## EXERCISE REQUIREMENTS
Reproduce every one of the following items word for word, leaving out the pictures.

* START DATASET *

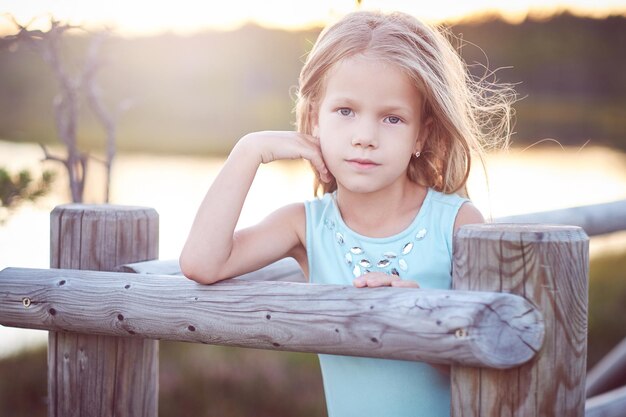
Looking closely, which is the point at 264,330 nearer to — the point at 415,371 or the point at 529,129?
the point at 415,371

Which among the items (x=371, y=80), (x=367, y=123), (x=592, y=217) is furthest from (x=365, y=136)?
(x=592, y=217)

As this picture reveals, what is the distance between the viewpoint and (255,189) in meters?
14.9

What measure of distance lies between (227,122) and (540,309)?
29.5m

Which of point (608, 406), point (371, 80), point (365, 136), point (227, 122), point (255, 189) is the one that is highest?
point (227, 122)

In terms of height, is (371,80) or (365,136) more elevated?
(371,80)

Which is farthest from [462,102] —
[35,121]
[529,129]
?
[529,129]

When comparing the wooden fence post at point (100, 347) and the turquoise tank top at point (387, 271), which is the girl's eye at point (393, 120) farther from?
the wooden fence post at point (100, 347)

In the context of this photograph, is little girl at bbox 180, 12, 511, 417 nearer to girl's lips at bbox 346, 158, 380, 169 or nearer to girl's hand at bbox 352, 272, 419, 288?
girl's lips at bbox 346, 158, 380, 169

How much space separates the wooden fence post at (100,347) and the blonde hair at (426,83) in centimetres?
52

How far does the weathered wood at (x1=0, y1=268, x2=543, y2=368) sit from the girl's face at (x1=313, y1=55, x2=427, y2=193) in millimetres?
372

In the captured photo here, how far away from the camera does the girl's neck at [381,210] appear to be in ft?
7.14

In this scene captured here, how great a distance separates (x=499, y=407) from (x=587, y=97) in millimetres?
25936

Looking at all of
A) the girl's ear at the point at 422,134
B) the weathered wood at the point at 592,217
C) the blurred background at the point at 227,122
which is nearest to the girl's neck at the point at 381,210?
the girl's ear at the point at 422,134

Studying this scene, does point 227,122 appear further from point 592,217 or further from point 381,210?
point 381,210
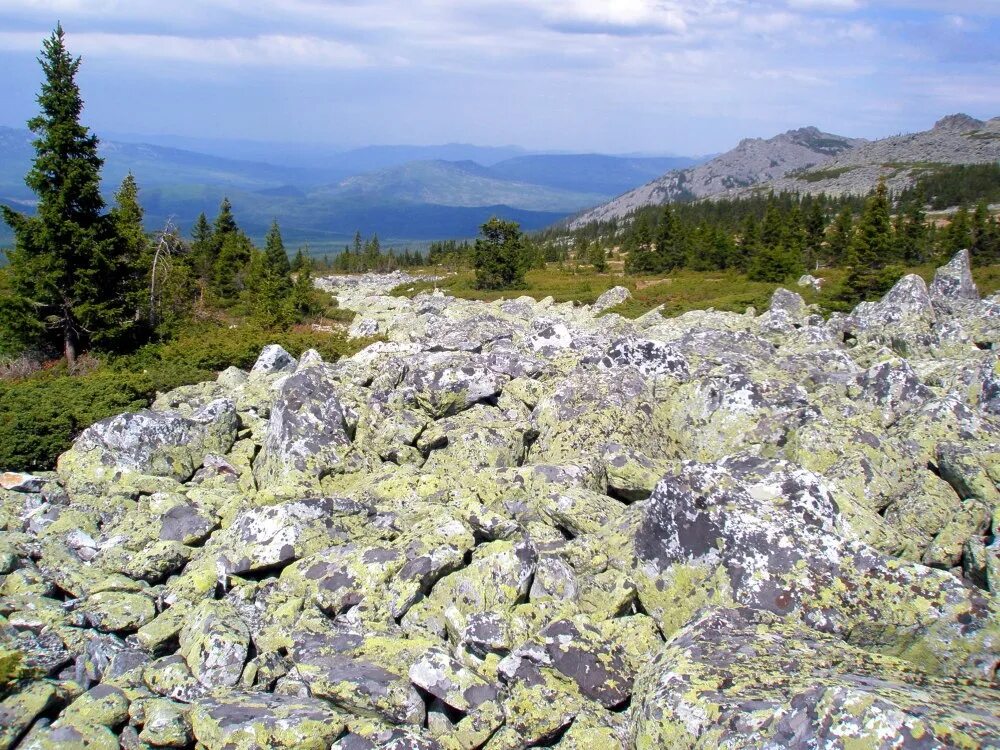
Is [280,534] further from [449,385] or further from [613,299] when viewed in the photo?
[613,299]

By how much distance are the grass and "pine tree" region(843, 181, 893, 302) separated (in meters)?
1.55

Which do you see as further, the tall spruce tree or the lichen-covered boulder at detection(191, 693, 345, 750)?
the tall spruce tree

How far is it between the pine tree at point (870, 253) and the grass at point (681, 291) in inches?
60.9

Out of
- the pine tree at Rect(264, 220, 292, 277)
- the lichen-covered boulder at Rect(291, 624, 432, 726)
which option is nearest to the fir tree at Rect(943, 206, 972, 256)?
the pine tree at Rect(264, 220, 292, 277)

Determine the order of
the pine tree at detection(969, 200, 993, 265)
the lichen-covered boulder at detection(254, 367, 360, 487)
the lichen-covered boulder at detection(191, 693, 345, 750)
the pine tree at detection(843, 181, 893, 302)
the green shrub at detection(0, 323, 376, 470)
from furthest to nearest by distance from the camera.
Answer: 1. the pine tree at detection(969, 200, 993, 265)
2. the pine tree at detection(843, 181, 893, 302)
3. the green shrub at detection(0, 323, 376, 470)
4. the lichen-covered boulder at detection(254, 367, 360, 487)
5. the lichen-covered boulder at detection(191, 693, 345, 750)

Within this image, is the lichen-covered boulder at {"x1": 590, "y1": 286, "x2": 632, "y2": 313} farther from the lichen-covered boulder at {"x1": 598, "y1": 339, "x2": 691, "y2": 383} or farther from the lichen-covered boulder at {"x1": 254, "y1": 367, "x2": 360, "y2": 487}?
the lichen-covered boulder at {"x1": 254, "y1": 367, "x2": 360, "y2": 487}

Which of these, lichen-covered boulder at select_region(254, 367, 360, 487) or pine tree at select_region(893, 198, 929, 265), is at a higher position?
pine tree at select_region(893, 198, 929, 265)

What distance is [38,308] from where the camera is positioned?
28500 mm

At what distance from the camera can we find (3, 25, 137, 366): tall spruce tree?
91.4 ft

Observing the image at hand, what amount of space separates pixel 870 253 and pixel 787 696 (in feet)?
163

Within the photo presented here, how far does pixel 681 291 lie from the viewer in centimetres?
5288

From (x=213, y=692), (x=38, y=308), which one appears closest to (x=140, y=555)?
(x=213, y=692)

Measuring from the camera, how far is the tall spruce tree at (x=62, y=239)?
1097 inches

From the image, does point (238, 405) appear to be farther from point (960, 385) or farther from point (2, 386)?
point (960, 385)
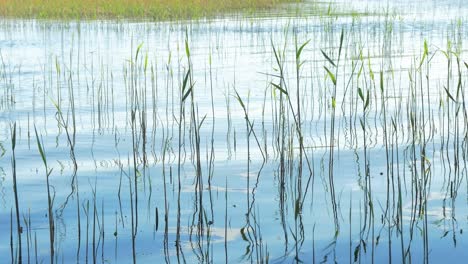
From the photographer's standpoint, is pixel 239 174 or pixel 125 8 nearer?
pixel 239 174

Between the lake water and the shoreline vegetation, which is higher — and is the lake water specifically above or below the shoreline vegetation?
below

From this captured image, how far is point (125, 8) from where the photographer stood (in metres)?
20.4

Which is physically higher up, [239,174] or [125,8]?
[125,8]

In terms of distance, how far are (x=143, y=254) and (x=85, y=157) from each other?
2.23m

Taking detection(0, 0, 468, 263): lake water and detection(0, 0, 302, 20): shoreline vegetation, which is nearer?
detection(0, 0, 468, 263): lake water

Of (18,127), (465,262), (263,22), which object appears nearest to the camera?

* END DATASET *

## FULL ANSWER
Looking closely, which is the point at 264,330 nearer to — the point at 415,371 or the point at 529,129?
the point at 415,371

Which among the items (x=371, y=80), (x=367, y=123), (x=592, y=217) is furthest from (x=365, y=136)?
(x=592, y=217)

As this picture reveals, what is the distance between the viewpoint and (255,189) in meters?
14.9

What measure of distance lies between (227,122) and (540,309)?
29.5m

Which of point (608, 406), point (371, 80), point (365, 136), point (227, 122), point (255, 189) is the one that is highest?
point (227, 122)

In terms of height, is (371,80) or (365,136) more elevated?
(371,80)

Which is farthest from [462,102] —
[35,121]
[529,129]
?
[529,129]

When comparing the wooden fence post at point (100, 347) and the turquoise tank top at point (387, 271), which is the girl's eye at point (393, 120) farther from?
the wooden fence post at point (100, 347)

In the context of this photograph, is little girl at bbox 180, 12, 511, 417 nearer to girl's lips at bbox 346, 158, 380, 169 or nearer to girl's hand at bbox 352, 272, 419, 288?
girl's lips at bbox 346, 158, 380, 169

How much space separates the wooden fence post at (100,347) and the blonde hair at (426,83) in centimetres?
52

How far does the weathered wood at (x1=0, y1=268, x2=543, y2=368) sit from the girl's face at (x1=313, y1=55, x2=427, y2=193) in millimetres?
372

In the captured photo here, how far away from the camera does the girl's neck at [381,210] appear to be in ft?
7.14

In this scene captured here, how great a distance separates (x=499, y=407) from (x=587, y=97) in millimetres?
25936

Looking at all of
A) the girl's ear at the point at 422,134
B) the weathered wood at the point at 592,217
C) the blurred background at the point at 227,122
which is nearest to the girl's neck at the point at 381,210?
the girl's ear at the point at 422,134

Studying this scene, does point 227,122 appear further from point 592,217 or further from point 381,210?
point 381,210
Is [280,534] further from [449,385] or further from [613,299] when viewed in the photo?
[613,299]

By how much distance are the grass and "pine tree" region(843, 181, 893, 302) separated (in meters)?
1.55

Which do you see as further, the tall spruce tree or the lichen-covered boulder at detection(191, 693, 345, 750)?
the tall spruce tree

How far is it between the pine tree at point (870, 253) and the grass at point (681, 291) in inches?
60.9

Out of
- the pine tree at Rect(264, 220, 292, 277)
- the lichen-covered boulder at Rect(291, 624, 432, 726)
which option is nearest to the fir tree at Rect(943, 206, 972, 256)?
the pine tree at Rect(264, 220, 292, 277)

Determine the order of
the pine tree at detection(969, 200, 993, 265)
the lichen-covered boulder at detection(254, 367, 360, 487)
the lichen-covered boulder at detection(191, 693, 345, 750)
the pine tree at detection(843, 181, 893, 302)
the green shrub at detection(0, 323, 376, 470)
from furthest to nearest by distance from the camera.
Answer: 1. the pine tree at detection(969, 200, 993, 265)
2. the pine tree at detection(843, 181, 893, 302)
3. the green shrub at detection(0, 323, 376, 470)
4. the lichen-covered boulder at detection(254, 367, 360, 487)
5. the lichen-covered boulder at detection(191, 693, 345, 750)

Within this image, is the lichen-covered boulder at {"x1": 590, "y1": 286, "x2": 632, "y2": 313} farther from the lichen-covered boulder at {"x1": 598, "y1": 339, "x2": 691, "y2": 383} or farther from the lichen-covered boulder at {"x1": 254, "y1": 367, "x2": 360, "y2": 487}?
the lichen-covered boulder at {"x1": 254, "y1": 367, "x2": 360, "y2": 487}

Which of these, lichen-covered boulder at select_region(254, 367, 360, 487) or pine tree at select_region(893, 198, 929, 265), is at a higher position?
pine tree at select_region(893, 198, 929, 265)

What distance is [38,308] from where the camera is positioned?
28500 mm

At what distance from the camera can we find (3, 25, 137, 366): tall spruce tree?
91.4 ft

Observing the image at hand, what amount of space separates pixel 870 253 and pixel 787 696 (in feet)?
163

Within the photo presented here, how far does pixel 681 291 lie from the viewer in centimetres?
5288

From (x=213, y=692), (x=38, y=308), which one appears closest to (x=140, y=555)?
(x=213, y=692)

Measuring from the camera, how far is the tall spruce tree at (x=62, y=239)?
1097 inches

From the image, does point (238, 405) appear to be farther from point (960, 385) or farther from point (2, 386)?
point (960, 385)
From the photographer's standpoint, is pixel 239 174 or pixel 125 8 nearer?
pixel 239 174

Between the lake water and the shoreline vegetation, which is higher — and is the lake water specifically above or below the shoreline vegetation?
below

From this captured image, how far is point (125, 8) from where the photographer stood (in metres)?
20.4

Which is physically higher up, [239,174] or [125,8]?
[125,8]

In terms of distance, how far are (x=143, y=254) and (x=85, y=157) from each other?
2.23m

Taking detection(0, 0, 468, 263): lake water and detection(0, 0, 302, 20): shoreline vegetation, which is nearer?
detection(0, 0, 468, 263): lake water

Of (18,127), (465,262), (263,22), which object appears nearest to the camera?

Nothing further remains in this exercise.